What is Git made of?

Git can be confusing. Git can be scary. Git CLI may be the least intuitive tool you have to use on a daily basis.

But also Git is a wonderfully simple and cleverly designed version control system that definitely deserves its popularity.

To prove this point I invite you to implement your own tiny Git that would be able to create a local repository, commit a single file to it, view commit logs and checkout a certain revision of that file.

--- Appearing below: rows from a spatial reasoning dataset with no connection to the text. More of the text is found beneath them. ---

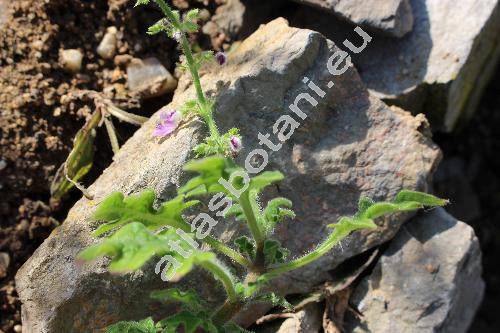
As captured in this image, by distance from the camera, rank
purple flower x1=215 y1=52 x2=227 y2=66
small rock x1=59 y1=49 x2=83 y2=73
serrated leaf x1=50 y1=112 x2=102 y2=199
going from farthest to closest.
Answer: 1. small rock x1=59 y1=49 x2=83 y2=73
2. serrated leaf x1=50 y1=112 x2=102 y2=199
3. purple flower x1=215 y1=52 x2=227 y2=66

It won’t be more than a couple hundred lines of code, we’ll try to keep things as simple as we can. Code examples would be in Go, but any other language is suitable for this tutorial, too.

git init

What turns an empty directory into an empty Git repository? You probably have noticed that Git stores all its internal data in a hidden directory .git. In fact, there are only a few special files/folder there that have to be created to let Git CLI treat it as a perfectly valid, empty repository:

$ mkdir -p .git/objects/info .git/objects/pack .git/refs/heads .git/refs/tags
$ echo "ref: refs/heads/main" > .git/HEAD
$ tree .git
.git
├── HEAD
├── objects
│   ├── info
│   └── pack
└── refs
    ├── heads
    └── tags
$ git symbolic-ref --short HEAD 
main
$ git log
fatal: your current branch 'main' does not have any commits yet

By using a couple of shell commands we’ve tricked Git into recognising our empty repository with a single main branch and no commits. But what is stored in these directories we’ve created?

objects

Almost everything in Git is stored as an object: every source file that you commit becomes a blob object, every commit itself is an object, tags are objects, too.

For example, we have committed a file.txt with the contents hello\n (6 bytes). This would create 3 objects: a blob (actual file contents), a tree (a list of file names and permissions), and a commit (a reference to the committed tree with some information about the committer, timestamp etc).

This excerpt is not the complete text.